Single by Madness

from the album 7
- B-side: "A Town with No Name"; "Never Ask Twice"; "A Day on the Town";
- Released: 11 September 1981
- Recorded: 1981
- Genre: Pop; 2-tone; new wave;
- Length: 2:48 (Complete Madness version) 3:23 (single version) 4:05 (album version)
- Label: Stiff
- Composer: Chris Foreman
- Lyricist: Graham McPherson
- Producers: Clive Langer; Alan Winstanley;

Madness singles chronology
| "Grey Day" (1981) | "Shut Up" (1981) | "It Must Be Love" (1981) |

Music video
- "Shut Up" on YouTube

= Shut Up (Madness song) =

1981 song by Madness

"Shut Up" is a pop song written by Suggs and Chris Foreman. It was recorded by the English ska and pop band Madness, and was featured on the band's third studio album 7. It was released as a single on 11 September 1981, spending 10 weeks in the UK singles chart. It reached a high position of number 7.
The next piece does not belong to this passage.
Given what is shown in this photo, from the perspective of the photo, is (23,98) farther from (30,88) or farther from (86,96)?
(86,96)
The song tells a story of a criminal who, despite obvious evidence, tries to convince people he is not guilty. Even though the song is called "Shut Up", the two words do not appear in the lyrics at all. However, they were the final words of an additional verse which was part of an early version of the song.

== Music video ==
The promotional video for the single released featured the band dressed as a group of criminals, then later as police officers, working for and later chasing, lead vocalist Suggs. Suggs is presented as a used car salesman/criminal (with mask, bowler hat and black suit/horizontally striped shirt). The video implies that Suggs' character has his friends steal cars for his business, though at the start of the video it is implied that he has been caught for his crimes by the police (with the song being him pleading his innocence).

In one sequence, the costumed band gather round as Chris Foreman (in police uniform) plays the song's guitar solo on the "Super Yob" guitar, previously owned by Dave Hill of the rock band Slade.

== Appearances ==
In addition to its single release and appearance on the album 7, "Shut Up" also appears on the Madness collections Complete Madness, It's... Madness Too, The Business, Divine Madness (a.k.a. The Heavy Heavy Hits) and Our House. It also features on two US Madness compilations, Madness and Total Madness.

== Formats and track listings ==
These are the formats and track listings of major single releases of "Shut Up".

- 7" Single
1. "Shut Up" (McPherson/Foreman) - 3:23
2. "A Town with No Name" (Foreman) - 2:52

- 12" Single
3. "Shut Up (full length version)" (McPherson/Foreman) - 4:05
4. "Never Ask Twice" (McPherson/Barson) - 3:03
5. "A Town with No Name" (Foreman) - 2:52

- Dutch 12" Single (STIFF BUY-IT 126, released with "12 INCH" a title)
6. "Shut Up" (McPherson/Foreman) - 3:55
7. "Day on the Town" (McPherson/Foreman) - 2:50
8. "Never Ask Twice" (McPherson/Barson) - 2:55
9. "A Town with No Name" (Foreman) - 2:45

== Charts ==

| Chart (1981) | Peak position |
|---|---|
| UK Singles (Official Charts) | 7 |

== Certifications and sales ==

| Region | Certification | Certified units/sales |
| United Kingdom (BPI) | Silver | 250,000^{^} |
^{^} Shipments figures based on certification alone.